Phillip Schneider,Manuel Klettner,Kristiina Jokinen,Elena Simperl,Florian Matthes
Abstract:Conversational question answering systems often rely on semantic parsing to enable interactive information retrieval, which involves the generation of structured database queries from a natural language input. For information-seeking conversations about facts stored within a knowledge graph, dialogue utterances are transformed into graph queries in a process that is called knowledge-based conversational question answering. This paper evaluates the performance of large language models that have not been explicitly pre-trained on this task. Through a series of experiments on an extensive benchmark dataset, we compare models of varying sizes with different prompting techniques and identify common issue types in the generated output. Our results demonstrate that large language models are capable of generating graph queries from dialogues, with significant improvements achievable through few-shot prompting and fine-tuning techniques, especially for smaller models that exhibit lower zero-shot performance.
What problem does this paper attempt to address?
The main problem that this paper attempts to solve is to evaluate the ability of large - language models (LLMs) to perform semantic parsing in conversational question - answering systems, especially their performance on knowledge graphs. Specifically, the research aims to explore the following aspects:
1. **Understanding conversations and generating SPARQL queries**: Evaluate whether LLMs can transform natural - language conversations into structured queries (such as SPARQL queries) for knowledge graphs, thereby achieving knowledge - graph - based conversational question - answering.

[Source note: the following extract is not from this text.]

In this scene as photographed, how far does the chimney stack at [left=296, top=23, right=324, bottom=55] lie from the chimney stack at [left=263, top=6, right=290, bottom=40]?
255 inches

2. **Comparison of different models and prompting techniques**: Through a series of experiments, compare the performance differences of LLMs of different sizes under different prompting techniques (such as zero - shot, few - shot prompting), and identify common types of output problems.
3. **Optimizing model performance**: Explore how to improve the performance of LLMs in semantic - parsing tasks through fine - tuning and other strategies, especially for the improvement of smaller models.
### Research Background
Conversational question - answering systems usually rely on semantic parsing to convert natural - language inputs into structured database queries for interactive information retrieval. For fact - querying based on knowledge graphs, conversational expressions need to be converted into graph queries, a process known as knowledge - based conversational question - answering. However, most of the existing work focuses on independent natural - language expressions and ignores broader context information. Therefore, this study pays special attention to a series of related expressions in conversations, fuzzy queries, and evolving search intentions.
### Main Contributions
- **Benchmarking study**: Four different LLMs were evaluated, and eight common error types in generating graph queries were identified using automatic metrics and human evaluation.
- **Detailed discussion**: The effects of prompting and fine - tuning strategies on model performance were explored, aiming to improve the model's performance in conversational question - answering.
- **Reproducibility**: A GitHub repository was established, containing all model scripts, datasets, and evaluation outputs, ensuring full reproducibility of the experimental results.
### Experimental Setup
- **Dataset**: The SPICE dataset was selected, which contains 197,000 conversations, each accompanied by an executable SPARQL query.
- **Model selection**: Four LLMs of different scales were compared, including GPT - 3.5 - Turbo, LLaMA and its fine - tuned version LoRA, and Vicuna.
- **Prompting methods**: Zero - shot and few - shot prompting were used to evaluate the model's performance under different conditions.
### Results and Discussion
The experimental results show that LLMs exhibit significant differences in semantic - parsing ability in conversational question - answering. The fine - tuned LoRA model performs well in almost all tasks, especially when dealing with simple questions. However, for complex questions (such as logical reasoning and quantitative reasoning), the performance of all models declines. In addition, human evaluation further reveals eight common error types in the model - generated outputs, providing a basis for subsequent improvements.
In conclusion, this study not only evaluates the semantic - parsing ability of LLMs in conversational question - answering but also provides valuable insights for optimizing these models.